In color delineations, although the same subjects are to a great extent employed, there is necessarily greater constraint—there is less freedom as well as less vigor in the presentation of natural forms. There is apparently no attempt at the grotesque or amusing. The

variants are practically infinite. The work is more purely decorative and is perhaps less subject to the restraints of associated ideas and of use with particular vessels or in definite relations to other features of the vessel. At the same time it is manifest that these painted figures are not all merely meaningless decorations, but that many, throughout all degrees of modification, refer with greater or less clearness to natural originals, to ideas associated with these originals, or to the relationship of these originals to the vessel and its uses.

It is clear, however, that a considerable body of nature-derived elements, plastic and painted, are employed as simple embellishments, having no other function. This suggests the separation of all decorations into two grand divisions, based upon the kind of thoughts associated with them.
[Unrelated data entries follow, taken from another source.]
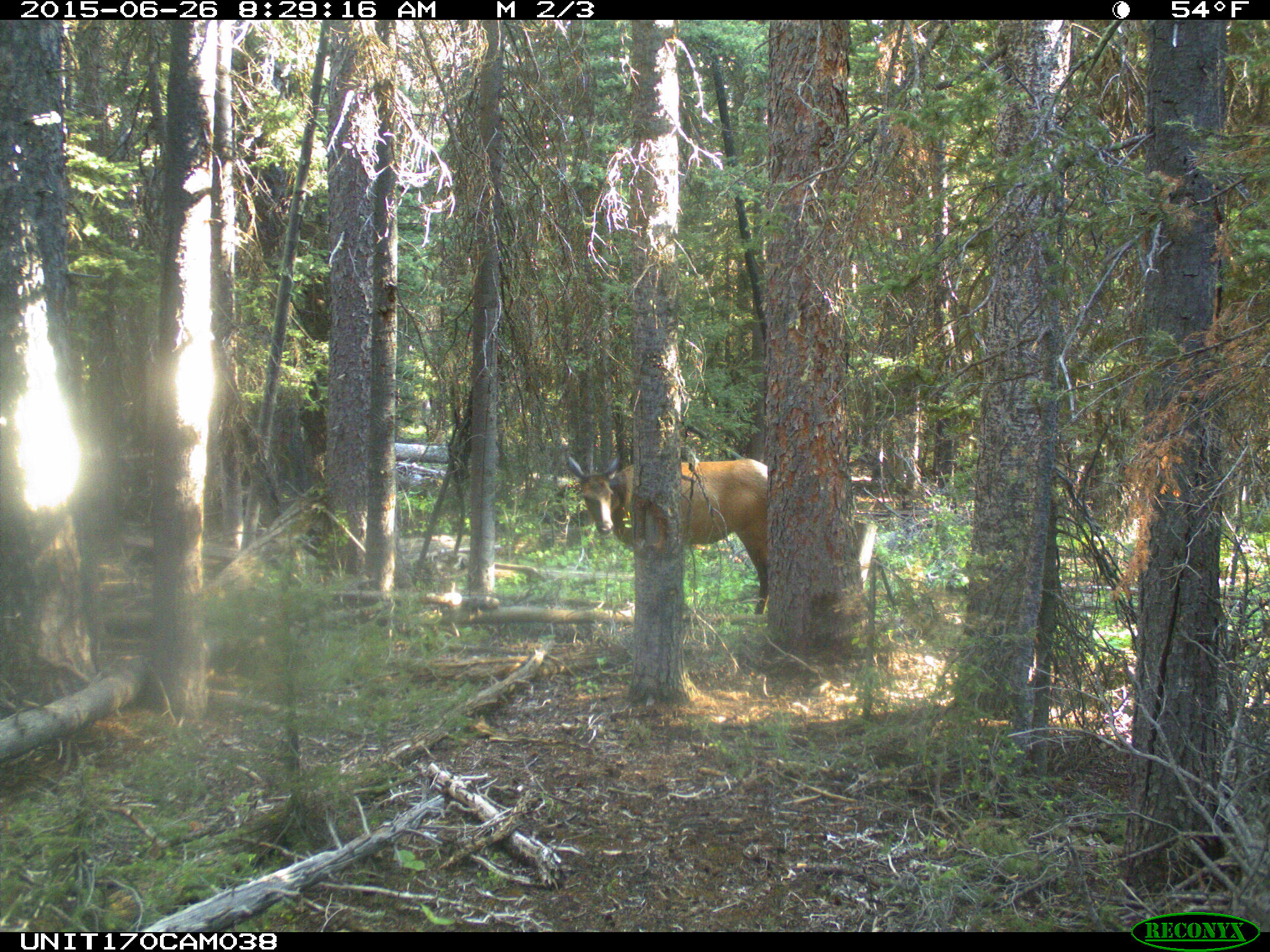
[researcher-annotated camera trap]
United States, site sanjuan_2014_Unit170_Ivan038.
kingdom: Animalia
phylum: Chordata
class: Mammalia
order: Artiodactyla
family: Cervidae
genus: Cervus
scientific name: Cervus elaphus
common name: red deer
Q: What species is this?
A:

These divisions may be designated as significant and non-significant, the term significant referring not to the mere identification of a device with an original form or to its office as an ornament, but to its symbolism, to its mystic relation with the vessel and its uses. But I have to do here with the forms taken by motives, with their morphology rather than with their signification, as the latter must, with reference to archæologic material, remain greatly speculative.

In the application of life forms in vase painting several classes of modifying and constraining agencies of a technical nature are present, and the following examples are grouped with the idea of defining these classes of forces and keeping them in a measure distinct.

Fig. 257. Graphic delineation of the alligator, from a vase of the lost color group.

Of all the animal forms utilized by the Chiriquians the alligator is the best suited to the purpose of this study, as it is presented most frequently and in the most varied forms. In Figs. 257 and 258 I reproduce drawings from the outer surface of a tripod bowl of the lost color group. Simple and formal as these figures are, the characteristic

features of the creature—the sinuous body, the strong jaws, the upturned snout, the feet, and the scales—are forcibly expressed. It is not to be assumed that these examples represent the best delineative skill of the Chiriquian artist. The native painter must have executed very much superior work upon the more usual delineating surfaces, such as bark and skins. The examples here shown have already experienced decided changes through the constraints of the ceramic art, but are the most graphic delineations preserved to us. They are free hand products, executed by mere decorators, perhaps by women, who were servile copyists of the forms employed by those skilled in sacred art.